Employment LawScene Alert: U.S. Supreme Court Affirms Time Spent Changing Clothes Not Compensable Work Time

On October 14, 2013, the Employment LawScene™ brought you an article explaining that the Supreme Court would hear oral arguments in Sandifer v. U.S. Steel Corp., a case out of the Seventh Circuit, to resolve disagreement among other circuit courts as to what constitutes “changing clothes” within the meaning of the Fair Labor Standards Act (“FLSA”) for purposes of determining whether time spent “changing clothes” at the beginning and end of each workday is compensable work time.

The Sandifer case specifically focused on Section 203(o) of the FLSA, which allows employers and unions to collectively bargain over whether employees must be paid for time spent “changing clothes” at the beginning and end of each workday. The Seventh Circuit held that time spent putting on certain articles of protective gear fell within the definition of “changing clothes” under the FLSA and, accordingly, was not work time that employees had to be paid for pursuant to the parties’ collective bargaining agreement.

On January 27, 2014, the U.S. Supreme Court unanimously affirmed the Seventh Circuit’s holding that the time employees spent “donning” and “doffing” protective gear was not compensable under the FLSA when, “on the whole”, the vast majority of the time was spent “changing clothes” and the employer and employees agreed that time was non-compensable under a collective bargaining agreement.

The U.S. Supreme Court noted that employees in Sandifer v. U.S. Steel Corp. were required to don and doff twelve (12) items of protective gear, nine of which fell within the definition of “clothes” under the FLSA (flame-retardant jacket, pants, hood, hard hat, “snood,” “wristlets,” work gloves, leggings, and steel-toed boots) and, therefore, were not compensable.
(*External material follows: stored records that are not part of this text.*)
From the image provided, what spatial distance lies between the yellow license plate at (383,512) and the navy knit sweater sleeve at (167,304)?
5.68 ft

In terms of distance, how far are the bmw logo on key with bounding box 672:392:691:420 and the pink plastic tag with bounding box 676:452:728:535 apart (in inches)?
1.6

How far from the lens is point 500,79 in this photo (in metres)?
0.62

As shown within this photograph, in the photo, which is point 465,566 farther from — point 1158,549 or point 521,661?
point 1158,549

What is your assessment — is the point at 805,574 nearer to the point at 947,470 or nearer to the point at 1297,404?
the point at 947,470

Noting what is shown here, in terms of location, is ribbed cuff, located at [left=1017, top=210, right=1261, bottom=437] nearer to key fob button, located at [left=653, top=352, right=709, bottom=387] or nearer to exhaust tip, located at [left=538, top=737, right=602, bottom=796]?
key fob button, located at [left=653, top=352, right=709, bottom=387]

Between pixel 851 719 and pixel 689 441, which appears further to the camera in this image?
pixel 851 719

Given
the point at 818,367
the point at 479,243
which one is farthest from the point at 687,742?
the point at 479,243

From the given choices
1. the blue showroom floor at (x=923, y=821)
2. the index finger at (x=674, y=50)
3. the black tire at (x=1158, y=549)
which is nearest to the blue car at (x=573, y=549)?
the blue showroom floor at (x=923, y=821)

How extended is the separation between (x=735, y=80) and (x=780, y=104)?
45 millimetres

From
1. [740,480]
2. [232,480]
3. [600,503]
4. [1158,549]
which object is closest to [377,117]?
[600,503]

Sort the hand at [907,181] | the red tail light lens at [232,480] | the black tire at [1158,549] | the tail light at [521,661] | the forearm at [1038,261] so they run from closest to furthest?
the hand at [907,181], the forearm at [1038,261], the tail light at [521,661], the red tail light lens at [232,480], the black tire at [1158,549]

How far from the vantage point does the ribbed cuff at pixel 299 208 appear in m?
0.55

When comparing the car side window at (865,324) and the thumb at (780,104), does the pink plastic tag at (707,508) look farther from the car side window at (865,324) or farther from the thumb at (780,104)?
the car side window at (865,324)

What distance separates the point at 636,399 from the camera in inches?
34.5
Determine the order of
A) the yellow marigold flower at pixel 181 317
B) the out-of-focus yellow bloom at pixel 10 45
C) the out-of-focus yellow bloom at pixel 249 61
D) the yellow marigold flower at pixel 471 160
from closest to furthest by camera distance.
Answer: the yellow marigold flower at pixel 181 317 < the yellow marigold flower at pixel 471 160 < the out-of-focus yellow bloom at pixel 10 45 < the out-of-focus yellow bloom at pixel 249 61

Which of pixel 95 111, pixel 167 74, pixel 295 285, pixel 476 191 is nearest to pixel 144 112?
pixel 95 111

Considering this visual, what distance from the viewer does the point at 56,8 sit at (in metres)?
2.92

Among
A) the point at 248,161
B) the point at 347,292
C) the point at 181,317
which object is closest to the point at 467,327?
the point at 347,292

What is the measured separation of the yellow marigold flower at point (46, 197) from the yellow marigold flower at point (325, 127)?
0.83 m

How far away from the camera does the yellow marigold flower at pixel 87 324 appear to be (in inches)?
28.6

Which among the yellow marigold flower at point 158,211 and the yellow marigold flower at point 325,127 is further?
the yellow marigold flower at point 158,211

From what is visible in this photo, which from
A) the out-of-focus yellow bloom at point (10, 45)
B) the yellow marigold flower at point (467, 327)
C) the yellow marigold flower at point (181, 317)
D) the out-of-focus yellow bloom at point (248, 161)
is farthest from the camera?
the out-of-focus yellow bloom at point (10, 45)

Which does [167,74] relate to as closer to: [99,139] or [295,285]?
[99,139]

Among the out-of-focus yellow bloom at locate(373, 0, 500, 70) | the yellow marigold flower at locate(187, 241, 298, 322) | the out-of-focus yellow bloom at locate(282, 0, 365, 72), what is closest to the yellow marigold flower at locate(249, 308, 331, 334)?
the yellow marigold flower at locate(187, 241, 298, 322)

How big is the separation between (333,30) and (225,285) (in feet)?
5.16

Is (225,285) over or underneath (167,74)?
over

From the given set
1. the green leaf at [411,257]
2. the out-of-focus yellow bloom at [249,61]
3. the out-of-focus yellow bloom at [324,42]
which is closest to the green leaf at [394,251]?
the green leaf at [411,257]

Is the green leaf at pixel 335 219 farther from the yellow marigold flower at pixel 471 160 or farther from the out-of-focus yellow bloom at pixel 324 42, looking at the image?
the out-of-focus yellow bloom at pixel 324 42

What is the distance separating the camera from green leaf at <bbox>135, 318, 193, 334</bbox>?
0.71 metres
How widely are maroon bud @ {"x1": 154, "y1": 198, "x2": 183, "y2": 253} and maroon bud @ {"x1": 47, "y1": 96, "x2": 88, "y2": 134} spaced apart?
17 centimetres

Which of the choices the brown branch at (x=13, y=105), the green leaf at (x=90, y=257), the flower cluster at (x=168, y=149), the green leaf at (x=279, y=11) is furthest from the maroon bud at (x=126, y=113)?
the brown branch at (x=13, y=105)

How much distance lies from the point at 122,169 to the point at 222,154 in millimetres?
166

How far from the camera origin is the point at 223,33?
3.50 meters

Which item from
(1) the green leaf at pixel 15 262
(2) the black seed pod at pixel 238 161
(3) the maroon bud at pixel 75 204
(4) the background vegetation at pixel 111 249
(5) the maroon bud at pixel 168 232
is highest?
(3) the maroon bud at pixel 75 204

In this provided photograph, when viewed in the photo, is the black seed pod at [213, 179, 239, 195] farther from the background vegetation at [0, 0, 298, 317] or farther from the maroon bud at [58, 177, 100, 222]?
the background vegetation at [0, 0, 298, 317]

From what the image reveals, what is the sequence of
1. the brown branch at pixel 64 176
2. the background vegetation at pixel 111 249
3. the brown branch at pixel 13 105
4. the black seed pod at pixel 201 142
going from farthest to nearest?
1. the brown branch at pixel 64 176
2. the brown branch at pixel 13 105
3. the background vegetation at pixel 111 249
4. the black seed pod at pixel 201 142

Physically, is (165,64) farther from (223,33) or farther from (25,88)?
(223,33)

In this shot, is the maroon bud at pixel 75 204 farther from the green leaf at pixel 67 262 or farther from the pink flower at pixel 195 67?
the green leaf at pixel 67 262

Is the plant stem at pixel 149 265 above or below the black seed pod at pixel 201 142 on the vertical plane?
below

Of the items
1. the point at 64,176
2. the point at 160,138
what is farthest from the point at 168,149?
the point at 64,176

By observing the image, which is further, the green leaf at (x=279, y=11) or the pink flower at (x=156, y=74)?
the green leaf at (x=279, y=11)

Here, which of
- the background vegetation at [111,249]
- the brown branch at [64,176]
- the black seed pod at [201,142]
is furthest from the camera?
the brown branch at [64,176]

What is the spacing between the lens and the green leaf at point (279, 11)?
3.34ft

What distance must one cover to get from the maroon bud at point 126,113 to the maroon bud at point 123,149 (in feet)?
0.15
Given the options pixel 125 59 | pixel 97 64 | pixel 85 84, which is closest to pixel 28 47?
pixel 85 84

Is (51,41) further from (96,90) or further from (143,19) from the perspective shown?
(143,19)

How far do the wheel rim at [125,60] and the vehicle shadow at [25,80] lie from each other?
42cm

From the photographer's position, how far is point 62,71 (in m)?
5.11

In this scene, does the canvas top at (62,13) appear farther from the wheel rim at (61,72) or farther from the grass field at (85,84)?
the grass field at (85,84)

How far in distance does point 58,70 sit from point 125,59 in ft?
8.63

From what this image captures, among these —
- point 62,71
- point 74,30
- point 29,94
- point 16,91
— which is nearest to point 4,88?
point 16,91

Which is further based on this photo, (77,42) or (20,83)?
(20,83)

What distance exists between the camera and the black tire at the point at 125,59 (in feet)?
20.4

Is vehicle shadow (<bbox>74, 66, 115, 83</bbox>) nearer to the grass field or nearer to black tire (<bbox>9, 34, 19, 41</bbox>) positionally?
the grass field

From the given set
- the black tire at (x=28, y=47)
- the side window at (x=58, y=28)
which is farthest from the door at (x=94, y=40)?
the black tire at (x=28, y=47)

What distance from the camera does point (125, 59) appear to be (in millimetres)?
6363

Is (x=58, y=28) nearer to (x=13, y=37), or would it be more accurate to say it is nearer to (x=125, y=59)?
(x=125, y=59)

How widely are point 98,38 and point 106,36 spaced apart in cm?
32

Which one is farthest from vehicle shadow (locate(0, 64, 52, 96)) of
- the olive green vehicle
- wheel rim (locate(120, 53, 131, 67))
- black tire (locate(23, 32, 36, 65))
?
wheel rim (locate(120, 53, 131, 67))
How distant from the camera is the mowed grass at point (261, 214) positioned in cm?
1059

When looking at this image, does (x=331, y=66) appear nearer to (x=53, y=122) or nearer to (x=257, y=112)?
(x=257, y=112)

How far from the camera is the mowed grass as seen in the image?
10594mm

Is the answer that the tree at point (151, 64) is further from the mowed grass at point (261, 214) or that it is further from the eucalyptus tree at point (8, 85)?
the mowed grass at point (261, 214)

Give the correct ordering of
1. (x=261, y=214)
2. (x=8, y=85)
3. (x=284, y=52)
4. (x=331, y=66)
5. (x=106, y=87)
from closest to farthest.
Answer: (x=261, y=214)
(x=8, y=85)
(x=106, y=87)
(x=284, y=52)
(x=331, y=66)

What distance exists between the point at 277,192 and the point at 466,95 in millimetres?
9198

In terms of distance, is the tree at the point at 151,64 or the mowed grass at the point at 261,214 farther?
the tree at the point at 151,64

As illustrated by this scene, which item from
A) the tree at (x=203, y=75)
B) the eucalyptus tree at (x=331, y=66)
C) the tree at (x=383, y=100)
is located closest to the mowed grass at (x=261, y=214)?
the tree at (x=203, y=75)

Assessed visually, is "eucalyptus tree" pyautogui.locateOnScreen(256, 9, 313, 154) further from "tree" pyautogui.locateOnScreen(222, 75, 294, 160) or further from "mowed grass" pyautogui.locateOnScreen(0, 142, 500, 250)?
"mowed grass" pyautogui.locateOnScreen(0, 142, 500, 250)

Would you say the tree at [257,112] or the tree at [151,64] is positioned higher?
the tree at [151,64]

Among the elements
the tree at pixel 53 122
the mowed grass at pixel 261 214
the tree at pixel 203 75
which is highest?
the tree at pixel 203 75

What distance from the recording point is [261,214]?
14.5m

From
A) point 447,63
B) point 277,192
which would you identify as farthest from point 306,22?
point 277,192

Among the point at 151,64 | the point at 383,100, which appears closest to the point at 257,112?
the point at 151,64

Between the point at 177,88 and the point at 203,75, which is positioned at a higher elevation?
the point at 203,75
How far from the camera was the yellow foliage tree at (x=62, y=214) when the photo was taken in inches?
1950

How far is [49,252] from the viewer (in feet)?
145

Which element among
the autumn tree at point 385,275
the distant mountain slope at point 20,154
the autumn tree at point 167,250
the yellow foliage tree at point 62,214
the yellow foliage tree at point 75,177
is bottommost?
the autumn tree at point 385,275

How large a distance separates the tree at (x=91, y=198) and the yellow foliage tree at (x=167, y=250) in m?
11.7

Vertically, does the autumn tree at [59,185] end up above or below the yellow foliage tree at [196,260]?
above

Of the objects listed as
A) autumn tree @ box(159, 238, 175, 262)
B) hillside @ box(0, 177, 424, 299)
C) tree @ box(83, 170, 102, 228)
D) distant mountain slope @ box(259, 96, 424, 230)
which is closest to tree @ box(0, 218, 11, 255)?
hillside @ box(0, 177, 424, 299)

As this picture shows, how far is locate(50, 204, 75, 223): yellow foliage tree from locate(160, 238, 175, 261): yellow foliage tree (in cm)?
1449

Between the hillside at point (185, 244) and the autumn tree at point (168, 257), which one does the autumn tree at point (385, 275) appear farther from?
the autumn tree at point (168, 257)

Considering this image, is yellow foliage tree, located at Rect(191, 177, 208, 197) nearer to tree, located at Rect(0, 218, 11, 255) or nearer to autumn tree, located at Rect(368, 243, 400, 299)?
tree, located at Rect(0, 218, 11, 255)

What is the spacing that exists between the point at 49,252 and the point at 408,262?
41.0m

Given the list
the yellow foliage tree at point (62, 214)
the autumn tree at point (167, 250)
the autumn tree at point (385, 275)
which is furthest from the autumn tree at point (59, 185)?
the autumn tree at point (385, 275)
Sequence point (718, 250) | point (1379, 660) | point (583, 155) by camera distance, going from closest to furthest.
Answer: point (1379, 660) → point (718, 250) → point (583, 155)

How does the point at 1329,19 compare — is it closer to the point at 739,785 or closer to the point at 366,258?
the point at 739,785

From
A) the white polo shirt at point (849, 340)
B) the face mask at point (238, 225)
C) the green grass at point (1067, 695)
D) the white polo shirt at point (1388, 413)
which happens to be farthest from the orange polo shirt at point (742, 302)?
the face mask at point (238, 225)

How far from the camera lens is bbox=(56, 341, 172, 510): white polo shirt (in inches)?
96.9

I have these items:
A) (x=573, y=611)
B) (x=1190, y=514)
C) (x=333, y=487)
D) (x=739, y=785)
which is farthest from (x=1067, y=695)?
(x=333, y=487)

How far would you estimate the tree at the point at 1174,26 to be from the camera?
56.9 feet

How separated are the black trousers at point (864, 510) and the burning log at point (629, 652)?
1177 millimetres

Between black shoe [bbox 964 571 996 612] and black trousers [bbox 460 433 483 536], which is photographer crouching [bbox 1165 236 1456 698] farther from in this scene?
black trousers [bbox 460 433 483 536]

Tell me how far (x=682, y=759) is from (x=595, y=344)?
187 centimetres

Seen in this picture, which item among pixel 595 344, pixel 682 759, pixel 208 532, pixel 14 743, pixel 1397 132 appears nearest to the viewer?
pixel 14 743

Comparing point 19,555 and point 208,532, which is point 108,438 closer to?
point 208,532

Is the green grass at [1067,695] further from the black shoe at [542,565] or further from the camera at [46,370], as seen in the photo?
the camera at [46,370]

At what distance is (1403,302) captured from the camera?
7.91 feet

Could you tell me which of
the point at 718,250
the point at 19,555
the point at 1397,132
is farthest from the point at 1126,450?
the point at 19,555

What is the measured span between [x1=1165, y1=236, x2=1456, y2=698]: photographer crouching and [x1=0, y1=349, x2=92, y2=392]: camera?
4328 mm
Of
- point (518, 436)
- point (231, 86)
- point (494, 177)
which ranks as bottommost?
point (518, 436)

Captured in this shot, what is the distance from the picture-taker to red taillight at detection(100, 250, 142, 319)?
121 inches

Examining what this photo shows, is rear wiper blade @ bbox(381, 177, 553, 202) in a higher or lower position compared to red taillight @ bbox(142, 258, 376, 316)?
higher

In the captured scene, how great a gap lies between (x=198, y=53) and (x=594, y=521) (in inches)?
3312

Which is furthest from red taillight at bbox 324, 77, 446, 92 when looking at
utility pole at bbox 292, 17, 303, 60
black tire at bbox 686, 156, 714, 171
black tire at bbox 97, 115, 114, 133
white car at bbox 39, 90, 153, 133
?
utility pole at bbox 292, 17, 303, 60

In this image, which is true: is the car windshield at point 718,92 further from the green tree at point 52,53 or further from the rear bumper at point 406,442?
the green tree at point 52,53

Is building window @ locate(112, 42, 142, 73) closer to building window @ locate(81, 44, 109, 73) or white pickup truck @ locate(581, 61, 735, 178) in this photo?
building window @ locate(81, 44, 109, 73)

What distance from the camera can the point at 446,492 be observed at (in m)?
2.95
Although the Court did not consider the other three items—safety glasses, earplugs, and a respirator—to fall within its definition of “clothes,” it found that, “on the whole”, a vast majority of the time was spent donning and doffing the other items that did fall within the definition and, accordingly, the time was not compensable. The Court instructed that in determining whether time spent donning and doffing certain protective gear is compensable under the Act, other courts should examine the time period at issue “on the whole” and determine whether the vast majority of donning and doffing time involves clothing items or non-clothing items as defined by the Court. If a vast majority of the time is spent on items that are “clothes,” then the entire period should qualify as time spent “changing clothes” and should not constitute compensable work time under the FLSA pursuant to an applicable collective bargaining agreement.

The U.S. Supreme Court’s decision in Sandifer makes clear that unionized employees are not entitled to compensation for time spent donning and doffing protective gear under the FLSA where a vast majority of time is spent “changing clothes” and where a collective bargaining agreement excludes such time from working time.